Dynamic Maternal Gradients Control Timing and Shift-Rates for Drosophila Gap Gene Expression

Affiliations

Dynamic Maternal Gradients Control Timing and Shift-Rates for Drosophila Gap Gene Expression

Berta Verd et al. PLoS Comput Biol. .

Erratum in

Abstract

Pattern formation during development is a highly dynamic process. In spite of this, few experimental and modelling approaches take into account the explicit time-dependence of the rules governing regulatory systems. We address this problem by studying dynamic morphogen interpretation by the gap gene network in Drosophila melanogaster. Gap genes are involved in segment determination during early embryogenesis. They are activated by maternal morphogen gradients encoded by bicoid (bcd) and caudal (cad). These gradients decay at the same time-scale as the establishment of the antero-posterior gap gene pattern.
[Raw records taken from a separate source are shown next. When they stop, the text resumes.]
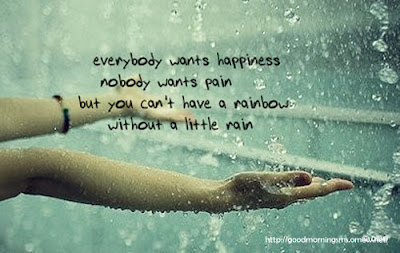 Theres A Rainbow Always After The Rain Happiness Quote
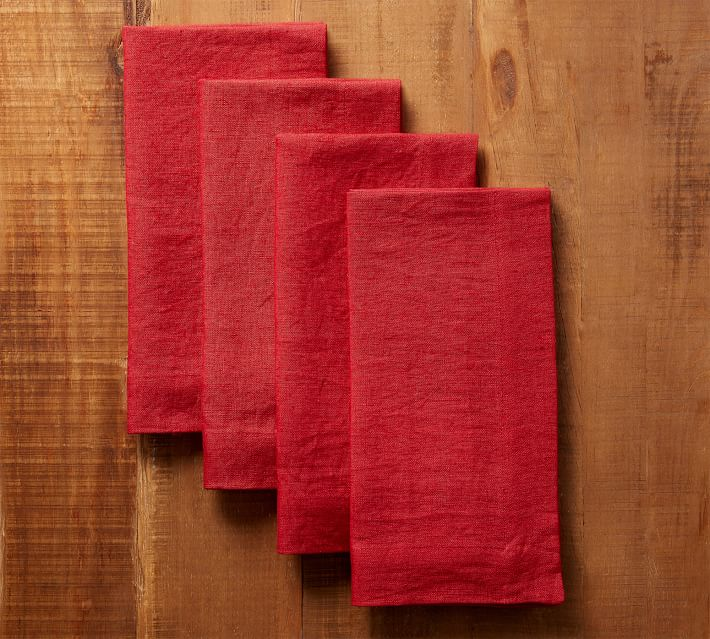 Solid Red Linen Napkin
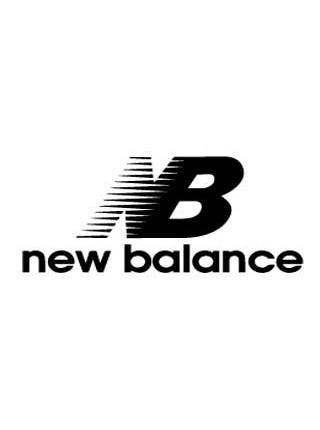 Кроссовки фирмы New Balance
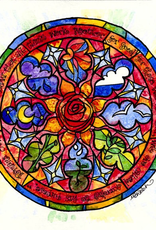 Dovetail Ink Dovetail Ink:  Romans Stained Glass Illustration (12x12 print only)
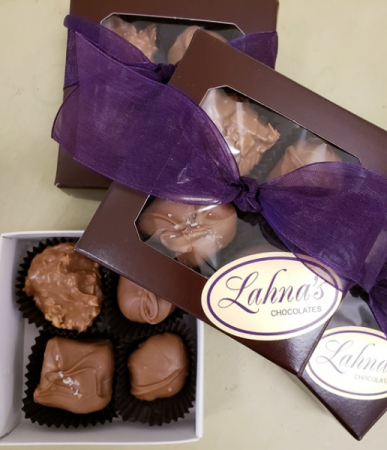 Lahna's Chocolates Valentine's Day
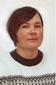 Петрова Татьяна Валентиновна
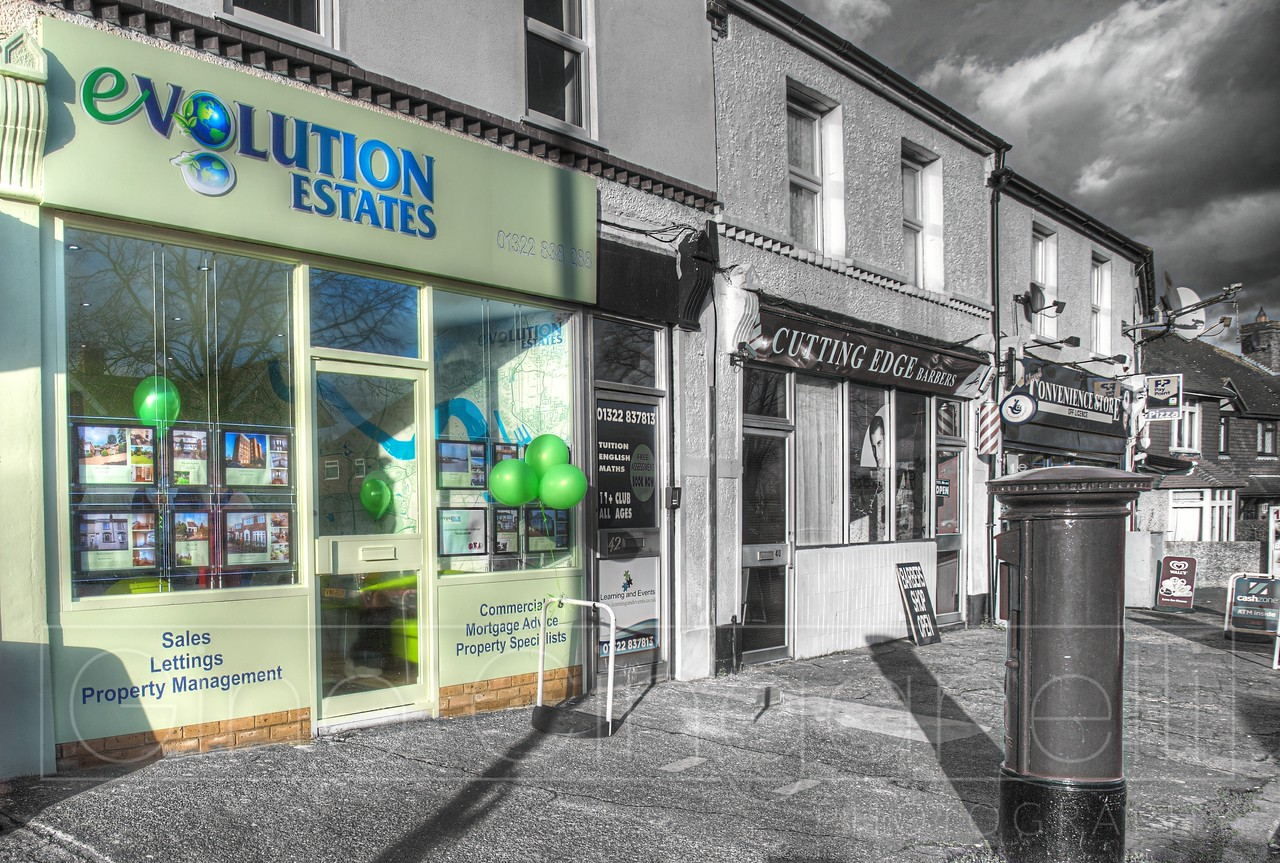 Evolution Estates Launch Party 10th January 2015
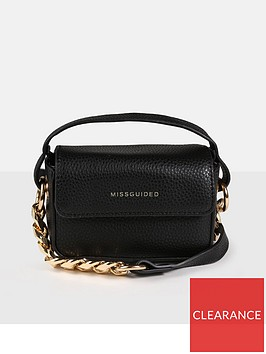 missguided-chain-detail-cross-body-bag
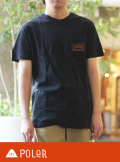 POLeR ポーラー POCKET T-SHIRT SUNSHINE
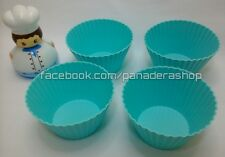 4pcs Big Cupcake Muffin Silicone Bento Tools Cups Baking Pan Bakeware Jelly Mold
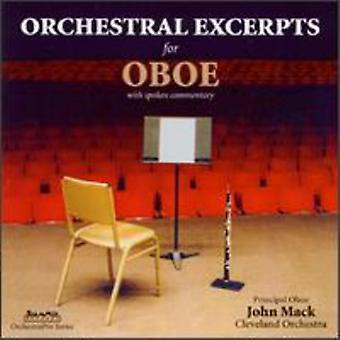 Jahn Mack - Orchestral Excerpts for Oboe [CD] USA import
We use a reverse-engineering approach, based on data-driven regulatory models called gene circuits, to isolate and characterise the explicitly time-dependent effects of changing morphogen concentrations on gap gene regulation. To achieve this, we simulate the system in the presence and absence of dynamic gradient decay. Comparison between these simulations reveals that maternal morphogen decay controls the timing and limits the rate of gap gene expression. In the anterior of the embyro, it affects peak expression and leads to the establishment of smooth spatial boundaries between gap domains. In the posterior of the embryo, it causes a progressive slow-down in the rate of gap domain shifts, which is necessary to correctly position domain boundaries and to stabilise the spatial gap gene expression pattern. We use a newly developed method for the analysis of transient dynamics in non-autonomous (time-variable) systems to understand the regulatory causes of these effects. By providing a rigorous mechanistic explanation for the role of maternal gradient decay in gap gene regulation, our study demonstrates that such analyses are feasible and reveal important aspects of dynamic gene regulation which would have been missed by a traditional steady-state approach. More generally, it highlights the importance of transient dynamics for understanding complex regulatory processes in development.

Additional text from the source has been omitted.